Kai Chang

Personal information
- Nationality: Jamaican
- Born: 29 January 2000 (age 26)
- Height: 2.04 m (6 ft 8 in)

Sport
- Sport: Track and Field
- Event: Discus throw
- College team: University of the West Indies Florida Gators

Medal record
Men's athletics
Representing Jamaica
Summer World University Games
| Silver medal – second place | 2023 Chengdu | Discus throw |
World U20 Championships
| Gold medal – first place | 2018 Tampere | Discus throw |
NACAC U23 Championships
| Gold medal – first place | 2021 San José | Discus throw |
Carifta Games Junior (U20)
| Gold medal – first place | 2019 George Town | Discus throw |
| Silver medal – second place | 2018 Nassau | Discus throw |
| Bronze medal – third place | 2019 George Town | Shot put |

= Kai Chang =

Jamaican athlete

Kai Chang (born January 29, 2000) is a Jamaican discus thrower. He won the IAAF 2018 World U20 championships and has stamped his class at numerous international events in his career.

==Career==
Chang won the Jamaica Athletics Administrative Association (JAAA) Junior Championships and then on July 15, 2018, with a personal best of 62.36m Chang won the gold medal for the discus at the 2018 IAAF World U20 Championships to become World Junior Champion.

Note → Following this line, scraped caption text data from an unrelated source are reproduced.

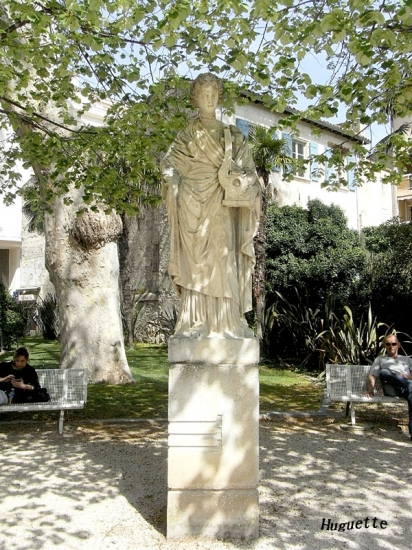 statue-avignon-france-2019743634-1459557 (412x550, 271Kb)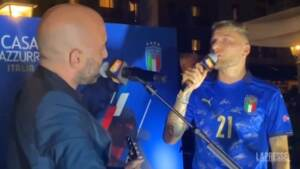 """Festa azzurri, Immobile e Giuliano Sangiorgi cantano """"Napul è"""""""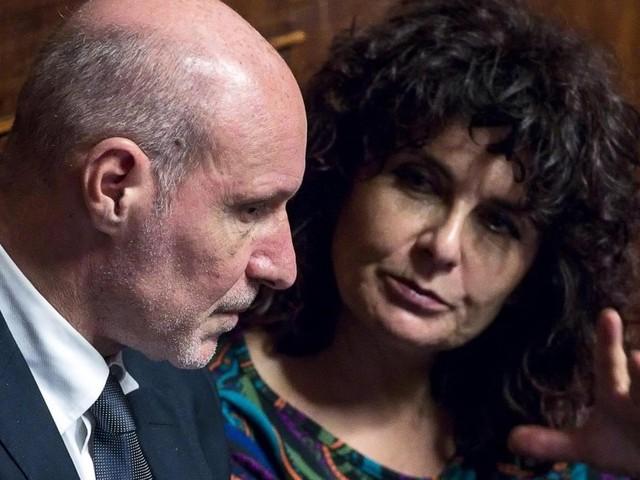 """Senato, governo battuto sul condono per Ischia. Decisivi i dissidenti 5S De Falco e Nugnes. I vertici: """"Fuori dal gruppo"""""""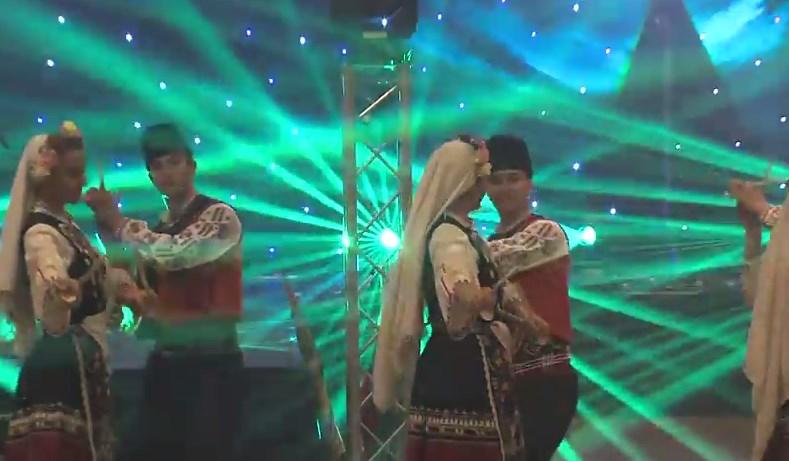 Лондон е български! Фолклорът ни превзе английската столица, вижте хората, докоснали се до магията! (ВИДЕО)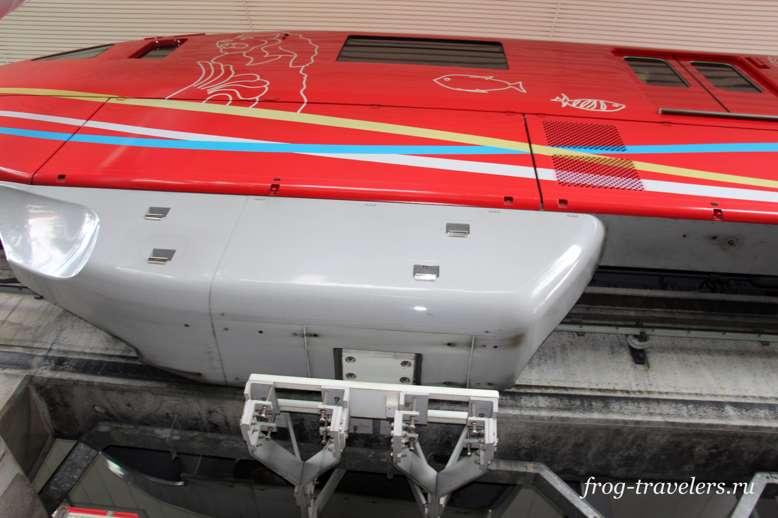 Экспресс-поезд Сингапур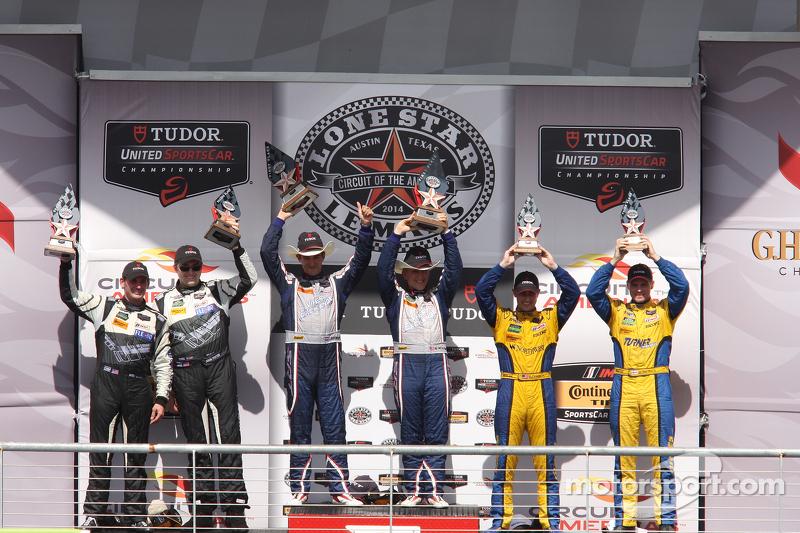 GTD podio: vincitori Jeroen Bleekemolen, Ben Keating, il secondo posto John Potter, Andy Lally, il terzo posto Dane Cameron, Markus Palttala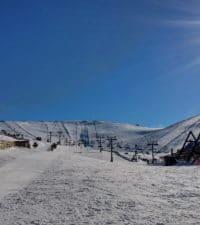 Clases de esquí en Valdesquí | Curso niños VIP | Club de esqui en Madrid Grupo Joven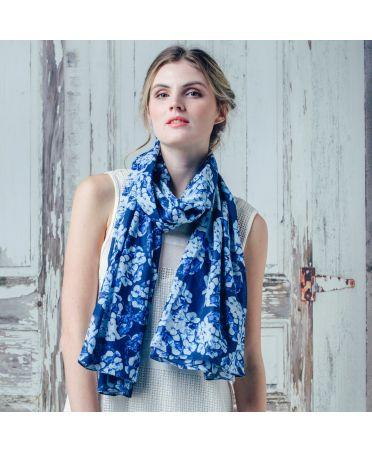 Saffron & Co modrý-bílý dámský maxi šátek Prunella 8 wd008c02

In April 2021, Chang threw over 60m for the first time as a senior, and then improved to a personal best of 62.60 at the Jamaican National Stadium in Kingston. He later threw an improved personal best of 63.33 in June 2021, at the NACAC New Life Invitational in Florida. Chang ended the season with a PR of 64.49m, ranking him as the second best in his country for the 2021 season.

He won the discus throw gold medal in the 2021 NACAC U23 Championships.